Le « stade du miroir » des Kurdes et des Palestiniens
Si les Kurdes et les Palestiniens en sont toujours à revendiquer, sans y parvenir, la reconnaissance d’un état, c’est qu’ils n’ont toujours pas pu connaître ce « stade du miroir » constitutif de l’identité politique. Ils en sont réduits, à la fois vis-à-vis des puissances dont ils font partie et qui les occupent et vis-à-vis des autres pays de l’espace public mondial, à revendiquer cette identité, et à mettre en scène cette exigence par des actions terroristes comme ce fut le cas pendant des années ou à des relations culturelles avec les autres pays mais elles ne parviennent pas à ce que leur pleinement reconnue une véritable identité. Nous sommes aujourd’hui, à ce sujet, devant une véritable nécessité d’urgence. C’est pourquoi il faut qu’il soit mis fin à la tentation hégémonique des grandes puissances.
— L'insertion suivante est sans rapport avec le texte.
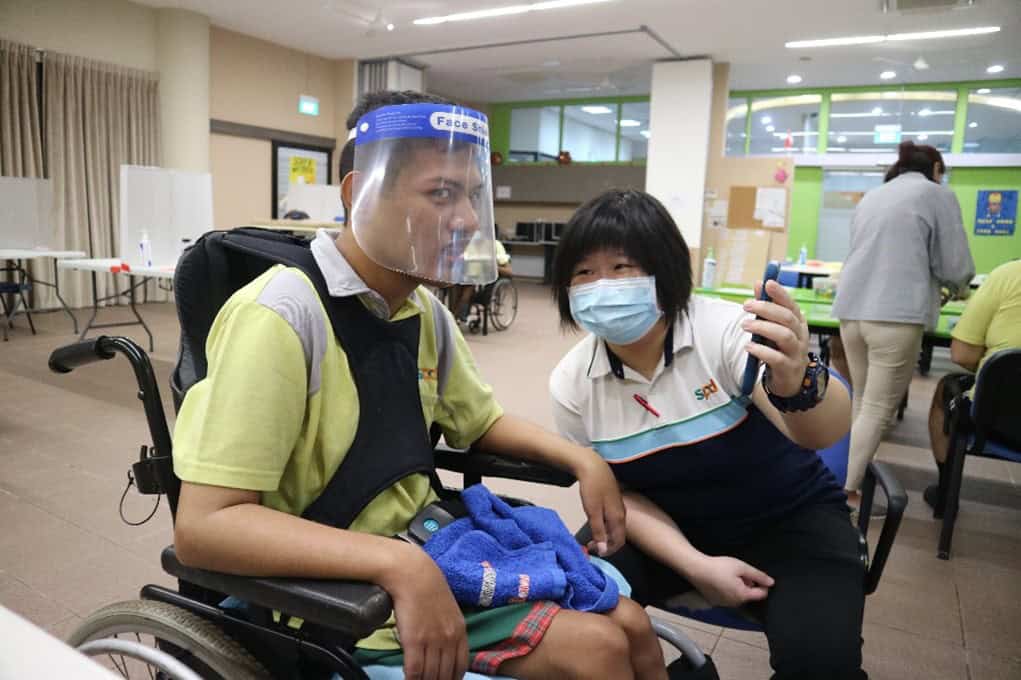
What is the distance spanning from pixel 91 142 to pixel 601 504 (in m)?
7.75

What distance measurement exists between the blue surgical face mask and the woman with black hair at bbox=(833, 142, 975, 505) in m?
1.92

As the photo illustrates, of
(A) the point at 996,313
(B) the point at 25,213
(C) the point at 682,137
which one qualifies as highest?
(C) the point at 682,137

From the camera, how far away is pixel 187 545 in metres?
0.77

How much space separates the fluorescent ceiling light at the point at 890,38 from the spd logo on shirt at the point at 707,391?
309 inches

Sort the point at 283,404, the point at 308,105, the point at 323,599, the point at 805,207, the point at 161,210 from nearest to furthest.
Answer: the point at 323,599 → the point at 283,404 → the point at 161,210 → the point at 308,105 → the point at 805,207

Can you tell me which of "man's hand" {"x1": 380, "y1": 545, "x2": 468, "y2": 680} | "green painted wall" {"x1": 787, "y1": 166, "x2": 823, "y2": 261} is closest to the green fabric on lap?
"man's hand" {"x1": 380, "y1": 545, "x2": 468, "y2": 680}

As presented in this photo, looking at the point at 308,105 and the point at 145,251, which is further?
the point at 308,105

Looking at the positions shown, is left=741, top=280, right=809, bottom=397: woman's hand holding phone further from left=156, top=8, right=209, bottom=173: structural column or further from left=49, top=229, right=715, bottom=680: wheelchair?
left=156, top=8, right=209, bottom=173: structural column

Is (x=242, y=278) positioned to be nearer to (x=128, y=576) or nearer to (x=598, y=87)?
(x=128, y=576)

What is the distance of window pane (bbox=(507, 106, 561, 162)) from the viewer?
499 inches

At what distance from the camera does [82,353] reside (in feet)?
3.48

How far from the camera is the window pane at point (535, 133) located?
12.7m

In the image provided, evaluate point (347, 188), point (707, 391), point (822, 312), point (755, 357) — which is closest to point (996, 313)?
point (822, 312)

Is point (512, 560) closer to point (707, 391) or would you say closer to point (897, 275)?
point (707, 391)
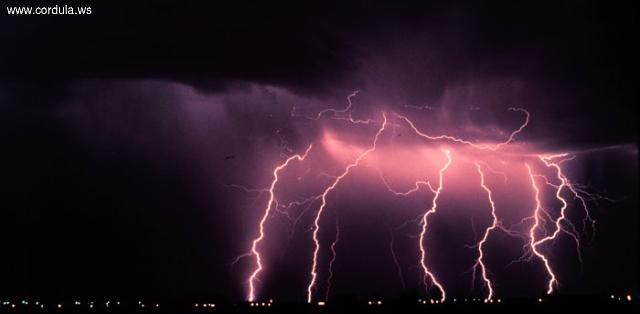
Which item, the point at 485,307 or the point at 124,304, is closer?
the point at 485,307

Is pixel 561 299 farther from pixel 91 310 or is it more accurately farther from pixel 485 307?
pixel 91 310

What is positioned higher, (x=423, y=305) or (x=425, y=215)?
Result: (x=425, y=215)

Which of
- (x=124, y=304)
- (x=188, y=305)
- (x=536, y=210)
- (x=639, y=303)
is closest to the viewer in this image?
(x=639, y=303)

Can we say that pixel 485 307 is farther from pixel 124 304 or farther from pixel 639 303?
pixel 124 304

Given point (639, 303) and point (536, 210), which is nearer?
point (639, 303)

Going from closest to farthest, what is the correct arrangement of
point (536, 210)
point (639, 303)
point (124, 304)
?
point (639, 303) → point (124, 304) → point (536, 210)

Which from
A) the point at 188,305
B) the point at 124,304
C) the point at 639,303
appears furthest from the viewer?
the point at 124,304

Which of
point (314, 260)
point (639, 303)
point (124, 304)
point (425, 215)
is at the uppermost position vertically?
point (425, 215)

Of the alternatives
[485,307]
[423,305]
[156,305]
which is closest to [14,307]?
[156,305]

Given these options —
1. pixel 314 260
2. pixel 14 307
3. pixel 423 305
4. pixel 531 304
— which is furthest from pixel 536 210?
pixel 14 307
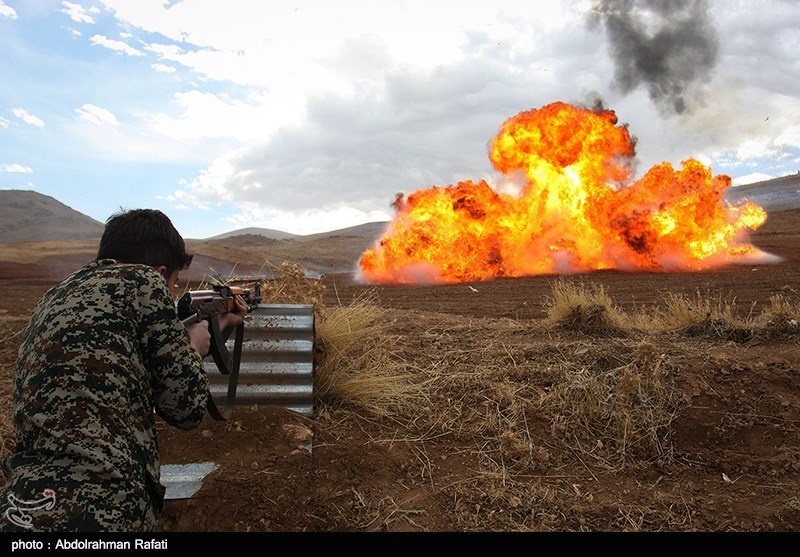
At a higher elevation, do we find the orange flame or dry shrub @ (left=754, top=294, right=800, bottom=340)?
the orange flame

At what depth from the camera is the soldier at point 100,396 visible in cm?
192

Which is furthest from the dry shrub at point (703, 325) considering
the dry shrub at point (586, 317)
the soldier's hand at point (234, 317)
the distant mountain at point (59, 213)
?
the distant mountain at point (59, 213)

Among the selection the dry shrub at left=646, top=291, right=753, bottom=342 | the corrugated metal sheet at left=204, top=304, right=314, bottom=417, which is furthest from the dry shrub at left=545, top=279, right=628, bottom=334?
the corrugated metal sheet at left=204, top=304, right=314, bottom=417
Le rêve turc d’une grandeur disparue et le discours colonisateur des Israéliens
Le discours d’Erdogan et des dirigeants de la Turquie contemporaine, de même que celui de Assad et de la Syrie ont une double signification. D’une part, à l’intention des autres nations, il s’agit de manifester une souveraineté sur un peuple qu’ils croient leur appartenir, et, d’autre part, en termes de politique intérieure, il s’agit de manifester l’expression d’une grandeur disparue, de faire croire aux habitants de leur pays qu’ils peuvent retrouver l’empire ottoman d’antan. Le discours politique de l’Israël contemporain vise, lui aussi, à exprimer la fiction d’un peuple juif colonisateur - celui de l’Ancien testament. En mettant en œuvre la colonisation des Palestiniens, Israël entend retrouver, lui aussi, une grandeur mythique perdue. Finalement, la question kurde et la question palestinienne articulent, l’une et l’autre, une dimension réelle, celle de l’exercice d’un pouvoir et d’une colonisation, et une dimension imaginaire, celle de l’utopie d’un peuple souverain aujourd’hui disparu. C’est l’articulation de cette dimension réelle et de cette dimension imaginaire qui rend d’autant plus complexe le débat public, national et international sur la reconnaissance des états revendiquant leur indépendance. En ce sens, la question kurde pour les Syriens et pour les Turcs, et la question palestinienne pour les Israéliens ont la même signification : il s’agit de manifester une identité imaginaire, une forme d’utopie dans des pays en crise. Il devient urgent que la politique en finisse avec l’imaginaire et que les Kurdes et les Palestiniens puissent instituer leur nation en la faisant reconnaître par les autres pays de l’espace international.